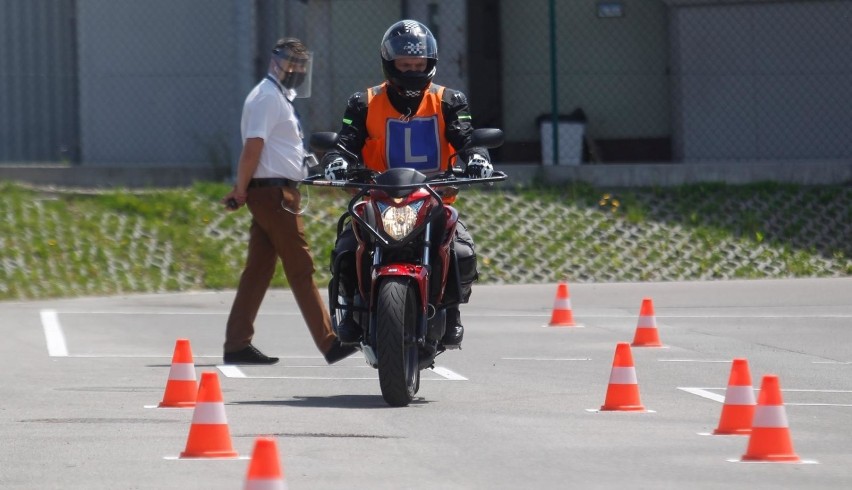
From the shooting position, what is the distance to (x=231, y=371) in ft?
34.6

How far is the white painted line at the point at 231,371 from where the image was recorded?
10.3 meters

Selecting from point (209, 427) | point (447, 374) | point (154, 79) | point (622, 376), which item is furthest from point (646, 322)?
point (154, 79)

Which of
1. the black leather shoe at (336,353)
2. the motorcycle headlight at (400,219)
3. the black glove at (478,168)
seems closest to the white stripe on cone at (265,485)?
the motorcycle headlight at (400,219)

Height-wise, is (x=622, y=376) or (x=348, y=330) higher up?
(x=348, y=330)

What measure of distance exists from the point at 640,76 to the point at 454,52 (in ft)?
8.30

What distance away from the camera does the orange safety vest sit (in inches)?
362

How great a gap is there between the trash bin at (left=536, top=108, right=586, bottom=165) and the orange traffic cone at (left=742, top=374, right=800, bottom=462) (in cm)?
1332

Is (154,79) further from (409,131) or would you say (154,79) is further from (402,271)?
(402,271)

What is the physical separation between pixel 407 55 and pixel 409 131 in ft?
1.32

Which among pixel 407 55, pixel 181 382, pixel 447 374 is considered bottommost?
pixel 447 374

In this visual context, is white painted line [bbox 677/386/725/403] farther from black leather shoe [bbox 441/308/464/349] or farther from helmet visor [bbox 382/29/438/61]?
helmet visor [bbox 382/29/438/61]

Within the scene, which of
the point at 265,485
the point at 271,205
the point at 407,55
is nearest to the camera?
the point at 265,485

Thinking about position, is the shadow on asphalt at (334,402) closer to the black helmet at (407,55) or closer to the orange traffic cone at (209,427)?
the black helmet at (407,55)

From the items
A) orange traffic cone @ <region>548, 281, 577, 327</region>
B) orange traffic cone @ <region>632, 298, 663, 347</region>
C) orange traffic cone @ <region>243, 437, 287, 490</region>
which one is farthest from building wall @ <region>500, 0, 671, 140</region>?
orange traffic cone @ <region>243, 437, 287, 490</region>
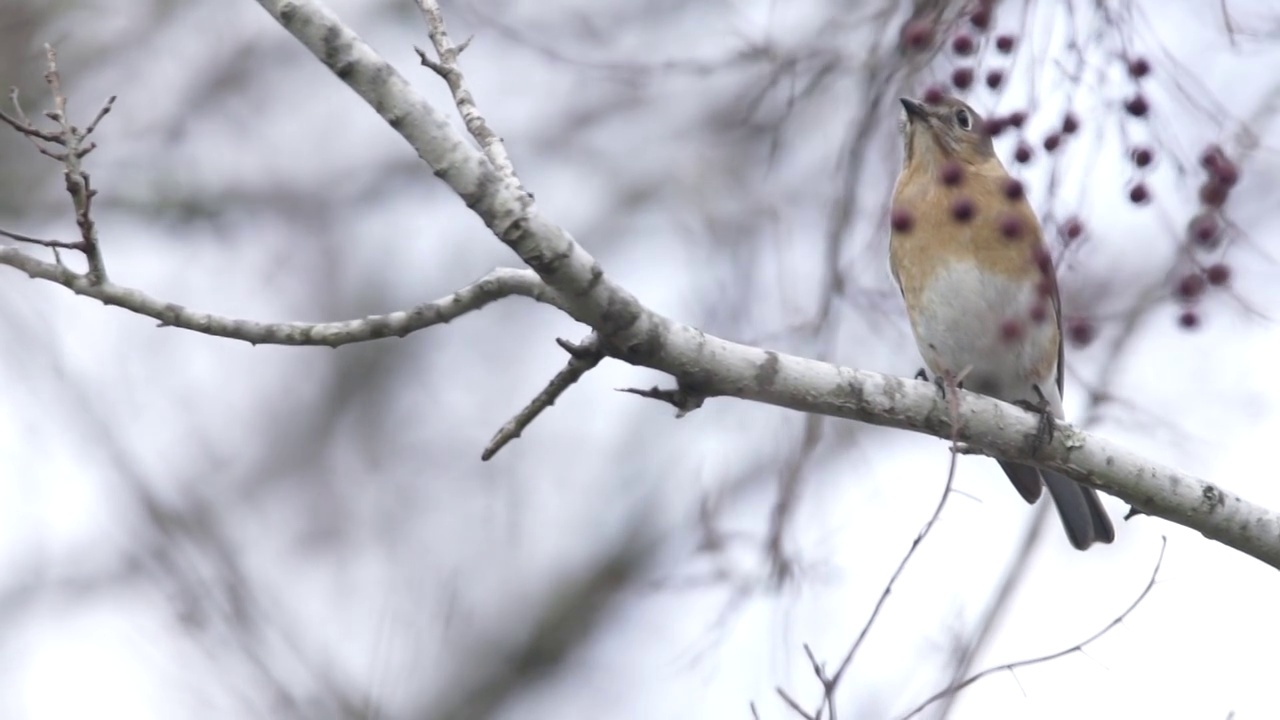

→ WHAT THE TASK ASKS: Please return every line from the records above that contains the word "between".

→ RESPONSE TO THE TASK:
How great a gap is there between the trash bin at (left=536, top=108, right=586, bottom=165) and the orange traffic cone at (left=742, top=374, right=800, bottom=462) (in cm)?
What is the physical separation between pixel 407 55 and pixel 409 131 in ft?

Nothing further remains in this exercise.